# Activity
Exclude the pictures, then repeat the remaining data exactly.

# Provided material
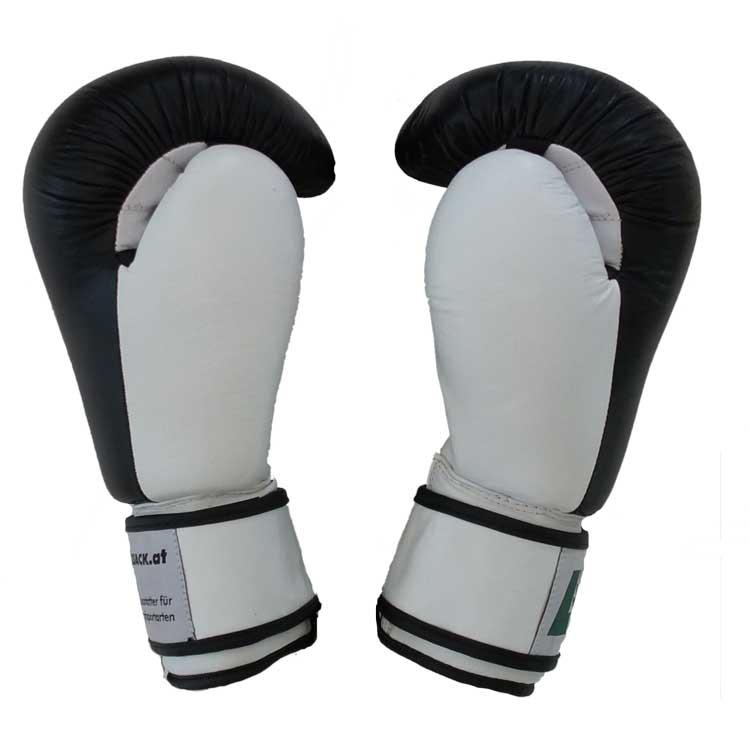 Boxhandschuhe KNOCK OUT aus strapazierfähigem Rindsleder mit Lüftungslöcher Bild b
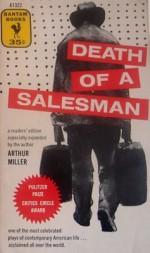 The Death of a Salesman - Arthur Miller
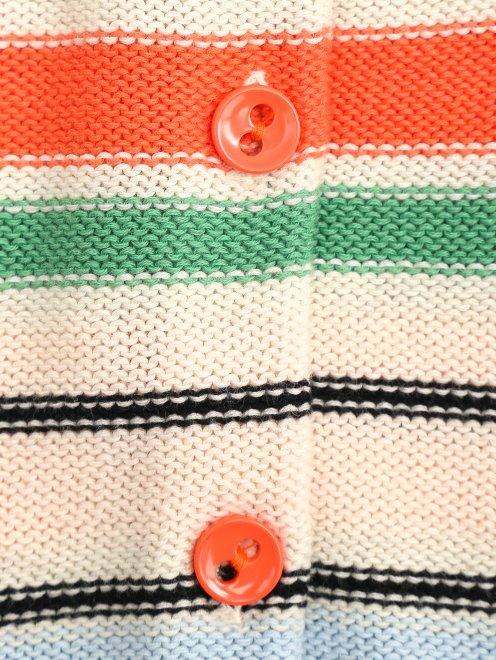 Кардиган из хлопка с цветными полосками - Деталь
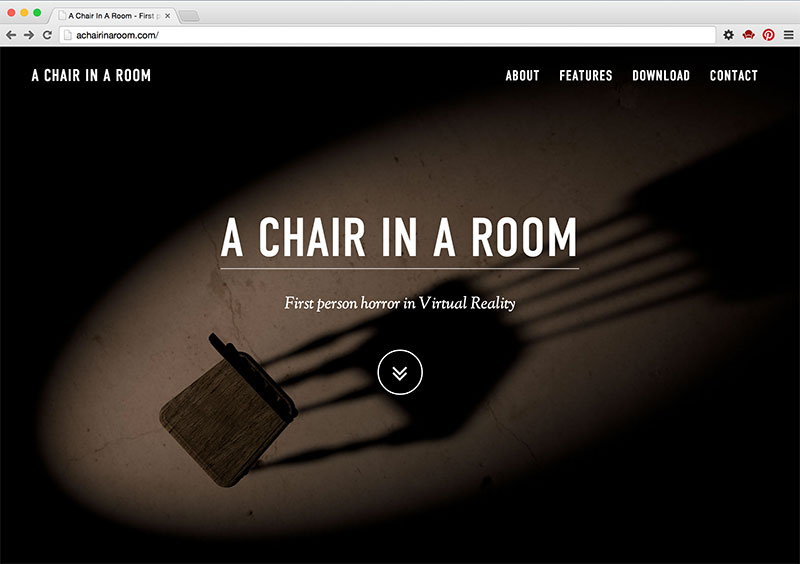 A Chair In A Room Homepage Image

# Answer box
 Boxhandschuhe KNOCK OUT aus strapazierfähigem Rindsleder mit Lüftungslöcher Bild b
 The Death of a Salesman - Arthur Miller
 Кардиган из хлопка с цветными полосками - Деталь
 A Chair In A Room Homepage Image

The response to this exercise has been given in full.